Begin Text section

The Financial Stability Oversight Council, chaired by Treasury Secretary Janet Yellen, said Congress should take steps to ensure the crypto industry is subject to a framework to ensure orderly and transparent trading, investor protections and other rules imposed on traditional financial firms.

While crypto-asset interconnections with the traditional financial system are limited now, they could increase rapidly, the policy makers warned in their annual report, released Friday.

Federal agencies are jostling for authority over cryptocurrency markets, which swelled to roughly $3 trillion in value last year before collapsing this year. Policy makers say the asset class raises a host of concerns related to investor protection, financial stability and national security.

Friday’s recommendations, which are consistent with what the Biden administration called for before FTX filed for bankruptcy last month. That includes ensuring the regulation of the “spot” market for cryptocurrencies that don’t meet the definition of a security overseen by the Securities and Exchange Commission.

It also includes a call to impose comprehensive supervision on crypto entities and all of their affiliates – moves that would give regulators better vision into the activities of firms operating in multiple countries with risk spread across various subsidiaries.

Those steps would likely require Congress and potentially overseas policy makers to act.

End Text section
Begin Given data

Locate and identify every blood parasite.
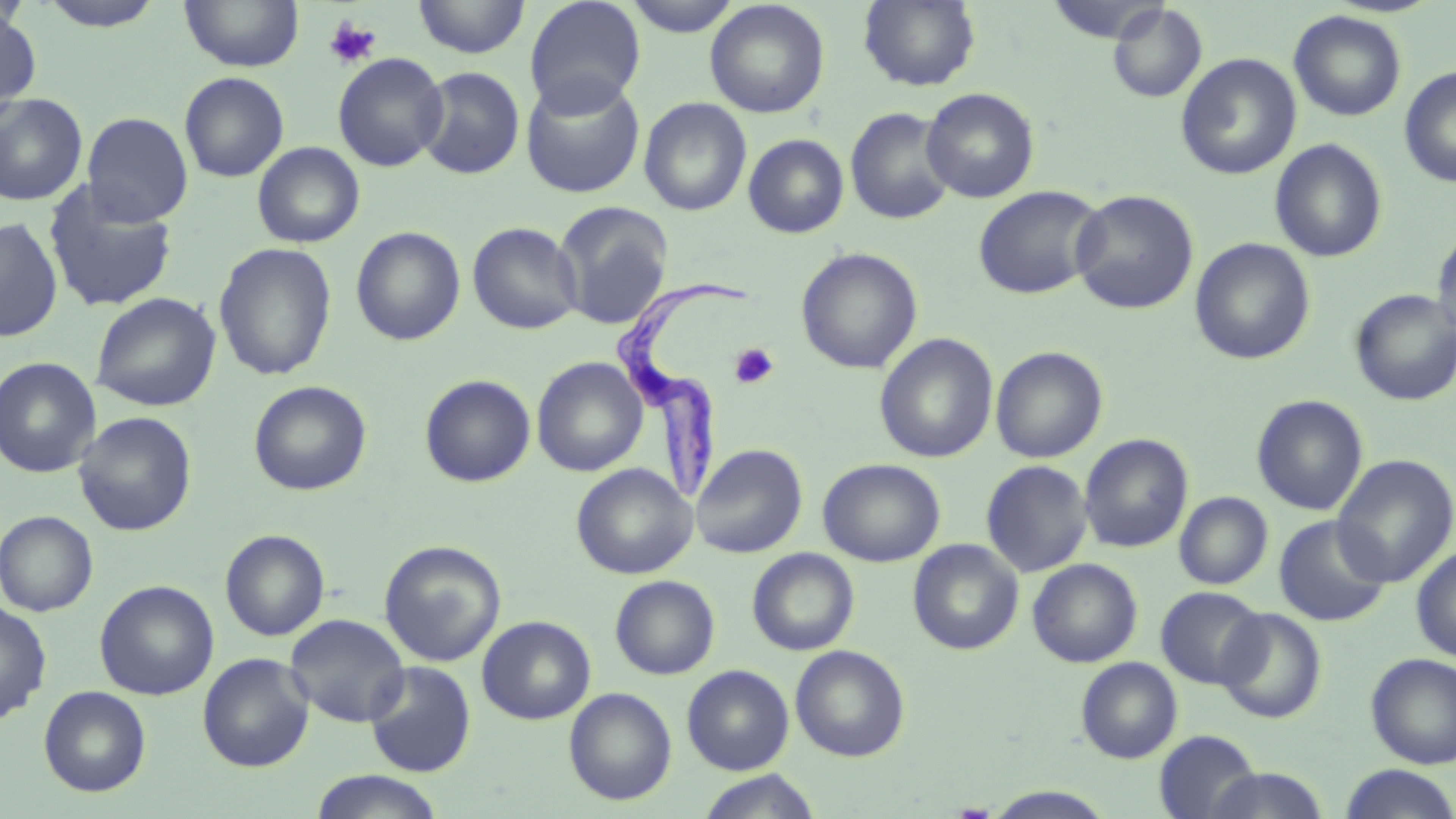
Approximate bounding boxes as (x1, y1, x2, y2) in pixels.
Trypanosoma brucei: (611, 275, 751, 503).
No Plasmodium falciparum, Plasmodium ovale, Plasmodium malariae, Plasmodium vivax, or Babesia divergens observed.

End Given data

To do:
1 - In the crypto oversight text, who chairs the Financial Stability Oversight Council?
2 - Write the next few sentences of the crypto oversight text, picking up after its final line.

Answer set:
1 - Treasury Secretary Janet Yellen.

2 -
The prospects for legislation advancing is uncertain in a divided new Congress that begins next month.

Senate Banking Committee Chairman Sherrod Brown (D., Ohio), a crypto skeptic, didn’t take meaningful steps to rein in the industry in his first two years as head of the Senate panel, but has recently expressed a willingness to work with Ms. Yellen on a bill. Meanwhile, his expected counterpart in the House, Rep. Patrick McHenry (R., N.C.), has generally expressed enthusiasm about cryptocurrencies’ potential benefits and reluctance to impose heavy-handed requirements on the industry.

Several lawmakers offered crypto-related legislation in the current Congress, some which were supported by the industry, but none came close to passing.

The White House hasn’t weighed in on the jurisdictional jump-ball among regulators including the SEC, the Commodity Futures Trading Commission and the Federal Reserve. All of them claim or envision authority over some segments of the crypto market.

As with an earlier crypto report released by the FSOC in October, Friday’s report said large parts of the cryptocurrency industry fall under the jurisdiction of the existing financial regulatory laws and pressed regulators to continue to enforce those laws.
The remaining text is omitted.